Onafhankelijkheid, economische groei en werkgelegenheid op lange termijn komen sterk onder druk als gerichte -tijdelijke- steun voor de energie-intensieve industrie vanuit de overheid uitblijft. De recent aangekondigde EU-maatregelen halen de druk enigszins van de ketel. Het tijdelijke prijsplafond op Russisch gas en de inzet van een deel van de extra winsten van energieleveranciers ten gunste van de bedrijven die door de enorme prijsstijgingen getroffen worden lijken logisch.
Zonder gelijk speelveld zal productie verplaatsen
De torenhoge energieprijzen hebben forse impact. Bedrijven als Nyrstar (zink) en Aldel (aluminium) hebben de productie afgeschaald of zelfs gestopt omdat niet meer winstgevend geproduceerd kan worden. De productie van zink is nu verplaatst naar andere vestigingen van het concern in België en Frankrijk.

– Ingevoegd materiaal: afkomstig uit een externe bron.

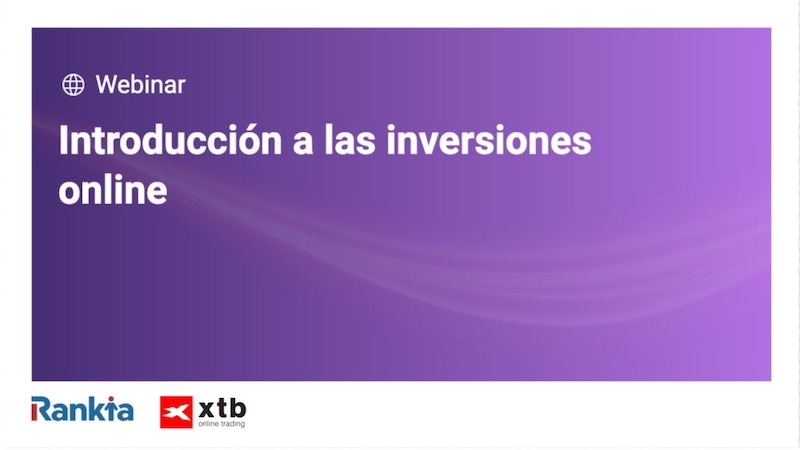 Webinar

Introducción a las inversiones online

Rankia

xtb
online trading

Hier heeft de overheid snel geschakeld en specifieke steun ingezet. Hetzelfde vraagstuk speelt in de chemische-, voedingsmiddelen-, bouwmaterialen- en papierindustrie. De industrie is internationaal actief en daarom is een gelijk -Europees- speelveld cruciaal voor het behoud van deze industrietak in Nederland.

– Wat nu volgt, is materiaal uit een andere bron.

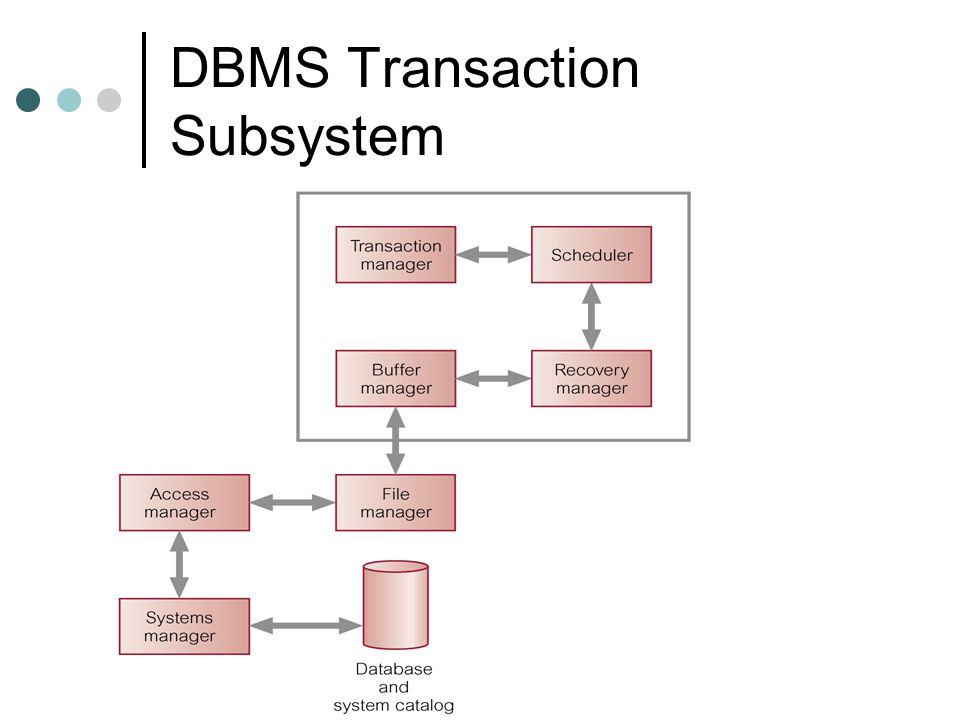 DBMS Transaction Subsystem

Transaction manager

Scheduler

Buffer manager

Recovery manager

Access manager

File manager

Systems manager

Database and system catalog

Weerslag op concurrentiepositie en werkgelegenheid
Productieverschuivingen zijn ingrijpend en hebben vaak een blijvend effect. Het bestaansrecht van sommige bedrijven in energie intensieve industrie komt op losse schroeven als er geen gerichte ondersteuning komt in lijn met andere EU-landen. Hoogtechnologische sectoren met forse R&D en duurzaamheids-investeringen staan aan de basis staat van veel (internationale) productieketens. Zoals voedsel, bouw, metaalproducten-, kunststofproductenindustrie en automotive. Een domino-effect in de keten is daarom een aanzienlijk risico. Productiestops en -verschuivingen hebben op termijn een negatieve weerslag op de concurrentiepositie, economische groei én werkgelegenheid. En op nieuwe investeringen in Nederland.
Behoud productieketens
De EU is van plan een prijsplafond op Russisch gas in te stellen om de gevolgen van hoge prijzen te beperken. Dat daarnaast de extra winsten die energiebedrijven maken in afstemming voor een deel gericht ingezet kunnen worden om de industrie te ondersteunen is ‘money well spent’. In een gelijk Europees speelveld kan de Nederlandse uitstekend internationaal concurreren.